- _Your instructions_
From the entries below, copy every line holding the word "Rodentia".

Entries taken from a collection:
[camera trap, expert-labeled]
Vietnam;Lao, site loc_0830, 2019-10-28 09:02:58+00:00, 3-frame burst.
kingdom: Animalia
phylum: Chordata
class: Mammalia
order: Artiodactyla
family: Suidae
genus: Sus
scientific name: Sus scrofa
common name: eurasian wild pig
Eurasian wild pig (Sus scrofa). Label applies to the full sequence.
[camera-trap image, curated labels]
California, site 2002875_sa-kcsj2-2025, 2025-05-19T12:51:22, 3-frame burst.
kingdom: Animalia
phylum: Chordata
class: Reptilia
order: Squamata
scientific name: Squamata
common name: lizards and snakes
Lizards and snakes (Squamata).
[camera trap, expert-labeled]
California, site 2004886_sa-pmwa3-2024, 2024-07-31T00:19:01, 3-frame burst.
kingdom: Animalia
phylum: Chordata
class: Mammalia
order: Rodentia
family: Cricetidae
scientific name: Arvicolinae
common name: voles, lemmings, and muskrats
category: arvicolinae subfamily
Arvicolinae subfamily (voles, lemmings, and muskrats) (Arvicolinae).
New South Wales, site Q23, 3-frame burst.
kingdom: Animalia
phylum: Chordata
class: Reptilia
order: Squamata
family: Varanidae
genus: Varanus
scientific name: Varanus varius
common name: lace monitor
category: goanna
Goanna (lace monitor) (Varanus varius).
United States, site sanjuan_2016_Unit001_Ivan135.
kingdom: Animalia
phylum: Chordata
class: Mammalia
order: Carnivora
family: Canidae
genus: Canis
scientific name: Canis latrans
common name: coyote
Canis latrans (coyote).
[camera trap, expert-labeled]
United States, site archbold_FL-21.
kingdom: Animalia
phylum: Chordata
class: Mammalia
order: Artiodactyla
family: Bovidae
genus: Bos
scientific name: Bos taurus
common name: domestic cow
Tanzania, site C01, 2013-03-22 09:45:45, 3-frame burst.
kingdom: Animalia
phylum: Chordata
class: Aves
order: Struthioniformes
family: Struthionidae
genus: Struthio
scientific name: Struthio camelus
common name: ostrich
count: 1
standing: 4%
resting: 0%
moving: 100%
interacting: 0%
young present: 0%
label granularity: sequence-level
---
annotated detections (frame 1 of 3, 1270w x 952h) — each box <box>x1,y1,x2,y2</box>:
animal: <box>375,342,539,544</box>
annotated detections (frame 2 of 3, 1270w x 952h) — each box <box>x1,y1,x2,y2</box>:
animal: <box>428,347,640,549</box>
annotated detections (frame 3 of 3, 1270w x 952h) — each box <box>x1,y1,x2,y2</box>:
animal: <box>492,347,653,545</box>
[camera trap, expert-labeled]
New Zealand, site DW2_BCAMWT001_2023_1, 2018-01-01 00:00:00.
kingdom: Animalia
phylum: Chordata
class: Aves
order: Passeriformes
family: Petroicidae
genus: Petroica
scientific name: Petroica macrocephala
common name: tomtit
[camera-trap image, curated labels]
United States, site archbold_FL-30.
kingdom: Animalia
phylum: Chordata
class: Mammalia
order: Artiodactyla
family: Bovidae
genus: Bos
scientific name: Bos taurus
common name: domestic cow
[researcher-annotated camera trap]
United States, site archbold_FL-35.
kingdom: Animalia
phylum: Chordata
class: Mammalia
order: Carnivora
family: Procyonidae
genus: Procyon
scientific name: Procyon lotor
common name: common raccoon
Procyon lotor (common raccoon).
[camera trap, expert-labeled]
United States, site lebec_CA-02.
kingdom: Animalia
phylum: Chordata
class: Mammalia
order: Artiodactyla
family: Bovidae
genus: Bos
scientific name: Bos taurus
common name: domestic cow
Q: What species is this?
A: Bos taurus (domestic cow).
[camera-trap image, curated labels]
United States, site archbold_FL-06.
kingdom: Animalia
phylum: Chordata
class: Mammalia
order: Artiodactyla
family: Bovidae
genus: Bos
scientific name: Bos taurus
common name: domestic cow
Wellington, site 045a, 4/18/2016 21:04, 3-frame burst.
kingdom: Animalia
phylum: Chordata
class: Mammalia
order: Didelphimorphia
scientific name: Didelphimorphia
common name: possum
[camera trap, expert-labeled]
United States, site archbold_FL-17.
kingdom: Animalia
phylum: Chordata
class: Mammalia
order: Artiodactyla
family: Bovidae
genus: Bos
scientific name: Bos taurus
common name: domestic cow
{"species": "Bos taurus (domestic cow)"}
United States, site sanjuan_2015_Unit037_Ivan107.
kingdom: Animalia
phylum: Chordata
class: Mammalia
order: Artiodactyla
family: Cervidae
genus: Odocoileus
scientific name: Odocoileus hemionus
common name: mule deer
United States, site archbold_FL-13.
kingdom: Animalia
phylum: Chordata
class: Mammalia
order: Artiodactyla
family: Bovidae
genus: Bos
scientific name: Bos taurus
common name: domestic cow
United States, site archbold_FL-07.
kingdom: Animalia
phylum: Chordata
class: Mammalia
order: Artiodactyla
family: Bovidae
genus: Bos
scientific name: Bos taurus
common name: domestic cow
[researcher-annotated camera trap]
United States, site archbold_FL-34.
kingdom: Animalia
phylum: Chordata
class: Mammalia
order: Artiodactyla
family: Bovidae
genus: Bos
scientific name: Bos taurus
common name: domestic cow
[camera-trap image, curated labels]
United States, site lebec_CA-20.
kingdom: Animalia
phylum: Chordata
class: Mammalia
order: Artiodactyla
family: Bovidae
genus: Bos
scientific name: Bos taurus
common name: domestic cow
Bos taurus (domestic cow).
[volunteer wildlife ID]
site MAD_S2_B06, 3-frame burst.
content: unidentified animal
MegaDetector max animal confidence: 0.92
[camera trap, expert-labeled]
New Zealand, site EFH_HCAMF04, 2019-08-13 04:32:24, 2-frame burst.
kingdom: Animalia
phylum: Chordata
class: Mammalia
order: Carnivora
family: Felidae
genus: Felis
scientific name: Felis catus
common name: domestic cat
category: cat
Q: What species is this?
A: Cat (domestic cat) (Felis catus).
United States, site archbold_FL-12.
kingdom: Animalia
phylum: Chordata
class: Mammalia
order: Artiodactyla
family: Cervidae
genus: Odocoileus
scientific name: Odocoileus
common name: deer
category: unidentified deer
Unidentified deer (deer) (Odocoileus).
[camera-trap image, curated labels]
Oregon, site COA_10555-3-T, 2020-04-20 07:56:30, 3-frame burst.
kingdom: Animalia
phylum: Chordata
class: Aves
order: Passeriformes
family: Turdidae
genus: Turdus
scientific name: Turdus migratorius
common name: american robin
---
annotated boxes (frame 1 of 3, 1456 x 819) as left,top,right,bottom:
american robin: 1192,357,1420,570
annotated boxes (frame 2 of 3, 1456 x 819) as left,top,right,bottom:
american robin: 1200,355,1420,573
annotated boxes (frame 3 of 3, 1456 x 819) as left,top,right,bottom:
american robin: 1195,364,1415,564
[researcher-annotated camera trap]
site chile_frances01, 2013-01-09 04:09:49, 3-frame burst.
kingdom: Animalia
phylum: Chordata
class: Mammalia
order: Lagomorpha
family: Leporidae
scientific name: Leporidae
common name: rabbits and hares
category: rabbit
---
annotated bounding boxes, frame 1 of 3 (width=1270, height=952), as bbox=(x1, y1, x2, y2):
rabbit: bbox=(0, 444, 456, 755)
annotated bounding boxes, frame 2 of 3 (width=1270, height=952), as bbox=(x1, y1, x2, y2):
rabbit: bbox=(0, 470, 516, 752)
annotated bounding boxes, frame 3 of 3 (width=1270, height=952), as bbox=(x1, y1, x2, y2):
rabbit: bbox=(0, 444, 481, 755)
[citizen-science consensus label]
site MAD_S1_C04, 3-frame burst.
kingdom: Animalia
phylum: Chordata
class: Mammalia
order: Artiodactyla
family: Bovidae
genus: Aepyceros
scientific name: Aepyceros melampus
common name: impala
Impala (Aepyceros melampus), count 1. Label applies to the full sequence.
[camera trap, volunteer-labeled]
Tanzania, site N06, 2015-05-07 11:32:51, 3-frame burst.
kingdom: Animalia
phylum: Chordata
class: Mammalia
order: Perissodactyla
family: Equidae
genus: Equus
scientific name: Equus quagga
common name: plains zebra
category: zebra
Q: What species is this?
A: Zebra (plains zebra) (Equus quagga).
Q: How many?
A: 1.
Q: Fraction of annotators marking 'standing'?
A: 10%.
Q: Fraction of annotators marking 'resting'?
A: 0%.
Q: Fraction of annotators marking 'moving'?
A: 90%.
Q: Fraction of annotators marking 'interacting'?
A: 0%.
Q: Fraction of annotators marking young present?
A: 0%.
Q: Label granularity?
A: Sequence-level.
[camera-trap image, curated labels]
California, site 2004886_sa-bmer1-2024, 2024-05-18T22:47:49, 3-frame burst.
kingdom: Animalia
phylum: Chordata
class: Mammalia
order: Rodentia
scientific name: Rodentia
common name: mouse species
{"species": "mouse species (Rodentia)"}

- _Task result_
order: Rodentia
order: Rodentia
scientific name: Rodentia
{"species": "mouse species (Rodentia)"}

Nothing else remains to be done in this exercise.